Un seul fournisseur, Capital Group, a appliqué des tarifs préférentiels à l’ensemble de ses fonds. Pour leur part, Placements Mackenzie et Franklin Templeton les appliquent à presque tous leurs fonds, note James Gauthier. D’autres réservent la tarification préférentielle à certaines familles de fonds. PIMCO fait bande à part en ne permettant à un client de bénéficier de tarifs préférentiels que dans un seul fonds par compte.

Par ailleurs, plusieurs programmes s’étendent maintenant à tous les membres d’une famille. «C’est un développement intéressant que j’observe depuis six mois», dit Léon Lemoine. Là encore, les seuils d’admissibilité varient. Chez Fidelity Investments, il faut que les investissements combinés d’une famille atteignent au moins 500 000 $. Chez Placements CI, ils peuvent ne totaliser que 100 000 $.

De bonnes économies

Évidemment, ce montant de 100 000 $ ne constitue qu’un seuil d’entrée, pour lequel les rabais sur les tarifs proposés sont en général de l’ordre de 3 ou 5 points de base (0,03 % ou 0,05 %). Les prochains seuils sont habituellement établis à 250 000 $, à 500 000 $ et à 1 M$, de sorte que les rabais sur les tarifs peuvent atteindre dans certains cas 40 points de base. Mackenzie se distingue en offrant un rabais de 30 points de base dès le seuil des 100 000 $ franchi.

Contrairement à ce qui prévalait il y a quelques années, dès que l’actif d’un client recruté par un conseiller le rend admissible à passer un seuil de tarification préférentielle, le manufacturier accorde celle-ci automatiquement. «Auparavant, le conseiller devait en faire la demande», rappelle Peter Tsakiris, président de Cabinet de services financiers Whitemont.

Selon lui, les tarifs préférentiels constituent un outil important de recrutement de nouveaux clients, surtout auprès des plus jeunes. «C’est un gros défaut de l’industrie, dit-il : on néglige le transfert du patrimoine à la prochaine génération. Pourtant, les plus jeunes sont nettement plus sensibles aux frais de gestion.»

«Pour une majorité de comptes, ces tarifs préférentiels représentent une économie de 10 à 20 points de base, ce qui vaut certainement la peine», précise Peter Tsakiris. Cependant, juge-t-il, un tel bénéfice n’est pas suffisant pour constituer un critère important de sélection d’un fonds pour un client.
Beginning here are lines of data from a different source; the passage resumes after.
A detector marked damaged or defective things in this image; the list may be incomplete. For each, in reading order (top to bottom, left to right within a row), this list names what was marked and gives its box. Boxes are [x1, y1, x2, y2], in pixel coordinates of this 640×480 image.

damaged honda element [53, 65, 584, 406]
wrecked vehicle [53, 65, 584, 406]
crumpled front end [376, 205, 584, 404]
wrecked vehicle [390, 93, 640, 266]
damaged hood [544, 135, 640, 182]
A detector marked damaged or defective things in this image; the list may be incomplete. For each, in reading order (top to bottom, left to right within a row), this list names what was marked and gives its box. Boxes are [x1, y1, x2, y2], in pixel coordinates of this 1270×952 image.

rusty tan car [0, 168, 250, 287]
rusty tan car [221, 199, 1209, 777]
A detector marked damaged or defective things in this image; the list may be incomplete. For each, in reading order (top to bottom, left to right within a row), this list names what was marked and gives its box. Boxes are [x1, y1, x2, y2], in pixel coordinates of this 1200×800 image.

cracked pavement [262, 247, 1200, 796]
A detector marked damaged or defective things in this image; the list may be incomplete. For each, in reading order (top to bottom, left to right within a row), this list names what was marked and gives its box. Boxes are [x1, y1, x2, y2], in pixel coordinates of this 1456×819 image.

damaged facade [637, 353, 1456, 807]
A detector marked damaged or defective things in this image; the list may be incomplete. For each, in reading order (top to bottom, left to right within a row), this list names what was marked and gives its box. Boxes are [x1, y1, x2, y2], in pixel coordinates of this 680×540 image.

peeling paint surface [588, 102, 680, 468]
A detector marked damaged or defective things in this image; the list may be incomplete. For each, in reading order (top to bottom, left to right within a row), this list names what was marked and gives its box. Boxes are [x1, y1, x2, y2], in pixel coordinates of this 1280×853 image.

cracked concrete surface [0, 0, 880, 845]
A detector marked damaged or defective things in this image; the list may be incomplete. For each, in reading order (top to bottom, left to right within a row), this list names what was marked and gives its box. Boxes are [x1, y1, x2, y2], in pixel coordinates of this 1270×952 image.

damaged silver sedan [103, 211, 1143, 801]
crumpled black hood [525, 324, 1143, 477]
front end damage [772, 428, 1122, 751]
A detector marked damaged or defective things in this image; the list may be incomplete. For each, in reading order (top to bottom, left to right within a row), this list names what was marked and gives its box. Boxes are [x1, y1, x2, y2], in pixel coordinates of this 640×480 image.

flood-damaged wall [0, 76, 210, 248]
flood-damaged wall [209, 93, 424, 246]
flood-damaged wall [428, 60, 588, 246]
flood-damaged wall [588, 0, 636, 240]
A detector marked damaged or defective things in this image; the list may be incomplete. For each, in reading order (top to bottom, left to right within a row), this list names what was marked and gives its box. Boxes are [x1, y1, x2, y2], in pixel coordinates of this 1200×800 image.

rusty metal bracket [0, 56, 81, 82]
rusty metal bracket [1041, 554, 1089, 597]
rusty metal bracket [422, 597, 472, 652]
D’autres critères ont nettement priorité : le rendement du fonds, la qualité de la gestion, etc.

Un net avantage ressort pour les conseillers : «Ça les pousse vers la catégorie F des fonds, ajoute-t-il, où les tarifs sont plus intéressants. Ce n’est pas toujours le cas, mais c’est une tendance de l’industrie.» Rappelons que la catégorie F est réservée aux comptes à honoraires.

Mise en garde

Deux phénomènes contribuent à l’élargissement des critères de tarification préférentielle, selon Léon Lemoine : les nouvelles règles de divulgation des frais et la pression exercée par l’univers des fonds négociés en Bourse (FNB), dont les frais de gestion sont très bas. «Cette pression n’est pas à la veille de s’alléger», dit le conseiller.

Léon Lemoine fait une mise en garde à l’endroit des programmes de tarifs préférentiels : nombre de clients accordent trop d’attention aux frais de gestion, juge-t-il.

«Il peut être tentant pour un client de mettre toutes ses billes auprès d’une seule firme, avec une seule gamme de gestionnaires, souligne-t-il. Et soit par paresse ou par souci de rentabilité, de plus en plus de firmes ont choisi de délaisser la gestion active. Est-ce que la qualité de gestion et la performance vont demeurer au rendez-vous ? Je ne le pense pas. En même temps que les frais diminuent, la performance risque d’être moins élevée.»